Varejo: consumidores querem comprar soluções e não produtos?



Vou resumir aqui a coluna do meu amigo Luiz Alberto Marinho publicada hoje no Blue Bus (www.bluebus.com.br). Para quem não sabe, um site dedicado a marketing e publicidade. Marinho está em Nova York, onde foi cobrir a 97ª conferência da NRF, National Retail Federation, a principal associação voltada ao varejo dos Estados Unidos.


 


Segundo ele, o final da convenção teve um sotaque brasileiro. Os consultores Marcos Gouvea de Souza e Alberto Serrentino defendem que o varejo deve investir mais na oferta de serviços. E Cláudia Pagnano, vice presidente de marketing do Grupo Pao de Açúcar, fechou o painel, indo na mesma toada.


 


Gouvêa inclusive mostrou dados de consumo de diversos países. Na Itália, por exemplo, as famílias gastavam, em 1970, 68% do orçamento doméstico com produtos e apenas 32% com serviços. Hoje elas gastam praticamente metade com produtos e a outra metade com serviços. Na França, os serviços já abocanham 60% da renda disponível para o consumo nos domicílios, pouco mais do que no Brasil, onde os serviços representam 55% das despesas familiares.
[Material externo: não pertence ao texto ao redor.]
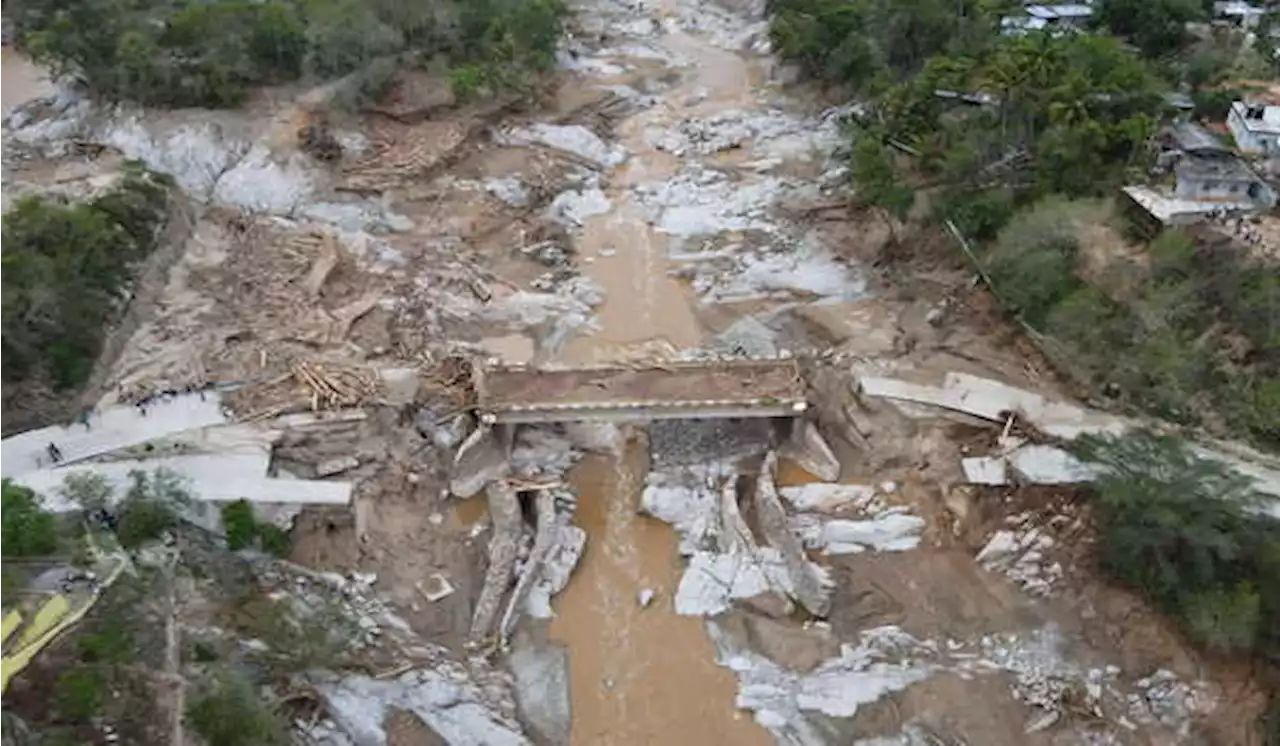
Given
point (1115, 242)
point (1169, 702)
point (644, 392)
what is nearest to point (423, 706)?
point (644, 392)

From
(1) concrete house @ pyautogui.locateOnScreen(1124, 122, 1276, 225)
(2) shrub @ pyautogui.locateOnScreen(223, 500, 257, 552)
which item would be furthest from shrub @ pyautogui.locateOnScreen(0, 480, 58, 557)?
(1) concrete house @ pyautogui.locateOnScreen(1124, 122, 1276, 225)

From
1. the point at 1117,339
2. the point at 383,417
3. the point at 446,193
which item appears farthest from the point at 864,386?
the point at 446,193

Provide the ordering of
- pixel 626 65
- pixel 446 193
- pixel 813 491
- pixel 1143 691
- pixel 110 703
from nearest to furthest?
pixel 110 703 → pixel 1143 691 → pixel 813 491 → pixel 446 193 → pixel 626 65

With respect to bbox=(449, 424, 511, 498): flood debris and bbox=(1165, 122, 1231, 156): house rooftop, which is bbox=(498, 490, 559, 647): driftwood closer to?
bbox=(449, 424, 511, 498): flood debris

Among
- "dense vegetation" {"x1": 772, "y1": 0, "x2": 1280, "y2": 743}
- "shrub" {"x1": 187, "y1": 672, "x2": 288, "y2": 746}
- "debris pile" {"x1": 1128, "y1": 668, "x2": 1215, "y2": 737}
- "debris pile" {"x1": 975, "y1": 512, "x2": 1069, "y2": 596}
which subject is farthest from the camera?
"debris pile" {"x1": 975, "y1": 512, "x2": 1069, "y2": 596}

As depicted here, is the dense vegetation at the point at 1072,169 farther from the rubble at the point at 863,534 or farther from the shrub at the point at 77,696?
the shrub at the point at 77,696

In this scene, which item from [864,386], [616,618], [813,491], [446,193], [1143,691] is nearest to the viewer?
[1143,691]

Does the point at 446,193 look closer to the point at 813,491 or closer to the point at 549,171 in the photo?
the point at 549,171
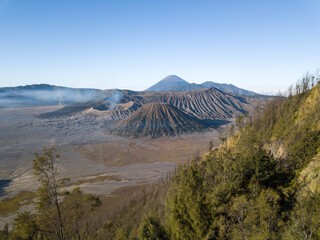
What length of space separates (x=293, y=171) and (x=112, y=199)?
3389 cm

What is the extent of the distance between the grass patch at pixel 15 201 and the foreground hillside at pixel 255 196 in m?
20.1

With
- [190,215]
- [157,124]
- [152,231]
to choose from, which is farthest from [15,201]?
[157,124]

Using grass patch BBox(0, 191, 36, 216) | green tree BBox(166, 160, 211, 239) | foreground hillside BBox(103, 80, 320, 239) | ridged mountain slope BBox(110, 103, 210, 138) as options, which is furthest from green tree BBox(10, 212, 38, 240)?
ridged mountain slope BBox(110, 103, 210, 138)

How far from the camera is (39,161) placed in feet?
49.3

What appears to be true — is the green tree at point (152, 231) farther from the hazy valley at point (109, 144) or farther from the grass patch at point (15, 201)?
the grass patch at point (15, 201)

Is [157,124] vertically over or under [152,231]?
over

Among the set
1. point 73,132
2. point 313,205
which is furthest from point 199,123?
point 313,205

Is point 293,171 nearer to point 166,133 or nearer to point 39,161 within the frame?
point 39,161

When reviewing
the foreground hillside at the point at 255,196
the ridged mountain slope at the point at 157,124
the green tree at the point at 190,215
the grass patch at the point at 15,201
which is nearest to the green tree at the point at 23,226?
the foreground hillside at the point at 255,196

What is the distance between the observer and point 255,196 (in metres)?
17.9

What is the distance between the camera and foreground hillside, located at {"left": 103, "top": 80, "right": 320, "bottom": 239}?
546 inches

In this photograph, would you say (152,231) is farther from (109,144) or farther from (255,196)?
(109,144)

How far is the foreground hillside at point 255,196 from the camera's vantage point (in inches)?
546

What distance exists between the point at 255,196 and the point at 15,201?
1562 inches
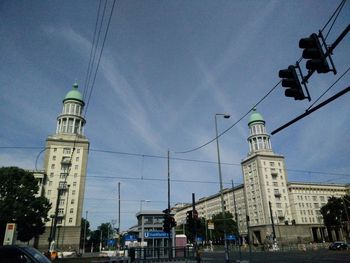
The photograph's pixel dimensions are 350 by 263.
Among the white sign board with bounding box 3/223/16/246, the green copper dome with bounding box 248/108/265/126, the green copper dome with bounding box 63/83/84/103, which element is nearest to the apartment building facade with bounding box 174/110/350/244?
the green copper dome with bounding box 248/108/265/126

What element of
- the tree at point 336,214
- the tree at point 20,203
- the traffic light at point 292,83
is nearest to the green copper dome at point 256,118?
the tree at point 336,214

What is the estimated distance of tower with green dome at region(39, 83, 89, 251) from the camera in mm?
65650

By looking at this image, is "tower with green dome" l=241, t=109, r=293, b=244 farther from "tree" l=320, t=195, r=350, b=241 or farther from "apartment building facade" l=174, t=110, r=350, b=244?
"tree" l=320, t=195, r=350, b=241

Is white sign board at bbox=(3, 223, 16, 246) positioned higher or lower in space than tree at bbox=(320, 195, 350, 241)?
lower

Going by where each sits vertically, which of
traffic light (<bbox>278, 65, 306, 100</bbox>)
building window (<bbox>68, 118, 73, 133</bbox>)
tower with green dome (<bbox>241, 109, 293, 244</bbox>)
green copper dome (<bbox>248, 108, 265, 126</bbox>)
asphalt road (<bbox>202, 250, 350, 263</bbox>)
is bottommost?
asphalt road (<bbox>202, 250, 350, 263</bbox>)

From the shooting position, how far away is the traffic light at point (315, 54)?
6.99m

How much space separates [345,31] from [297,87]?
198 cm

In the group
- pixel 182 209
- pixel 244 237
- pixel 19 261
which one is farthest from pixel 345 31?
pixel 182 209

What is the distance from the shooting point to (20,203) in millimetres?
42312

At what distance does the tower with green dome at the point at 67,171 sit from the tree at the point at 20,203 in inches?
681

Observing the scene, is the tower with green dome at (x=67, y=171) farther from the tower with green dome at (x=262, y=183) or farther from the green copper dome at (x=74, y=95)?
the tower with green dome at (x=262, y=183)

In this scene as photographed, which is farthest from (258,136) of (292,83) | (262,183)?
(292,83)

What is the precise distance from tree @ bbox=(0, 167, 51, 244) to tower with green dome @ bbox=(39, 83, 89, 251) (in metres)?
17.3

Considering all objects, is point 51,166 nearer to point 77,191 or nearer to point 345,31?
point 77,191
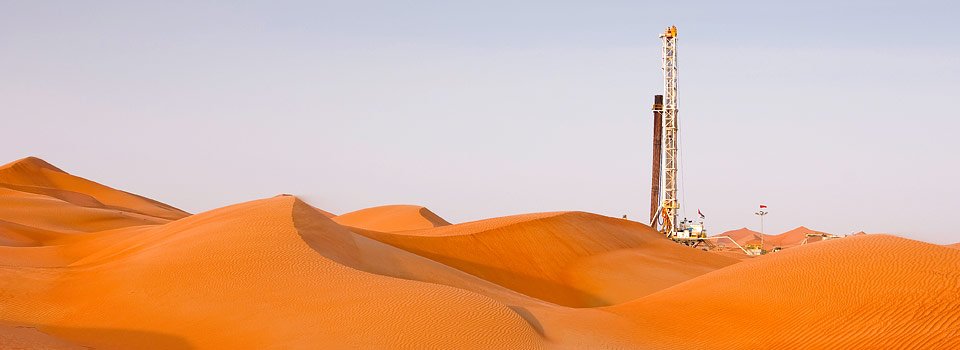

Serrentino, por sua vez, mostrou como redes que vendem alimentos passaram a também oferecer comida pronta e como farmácias estão agora também no ramo de saúde e bem estar. Já a Cláudia não ficou apenas na apresentação do que sua empresa está fazendo – ela apresentou um vídeo sobre o Brasil e o grande momento, cheio de oportunidades, em que vivemos.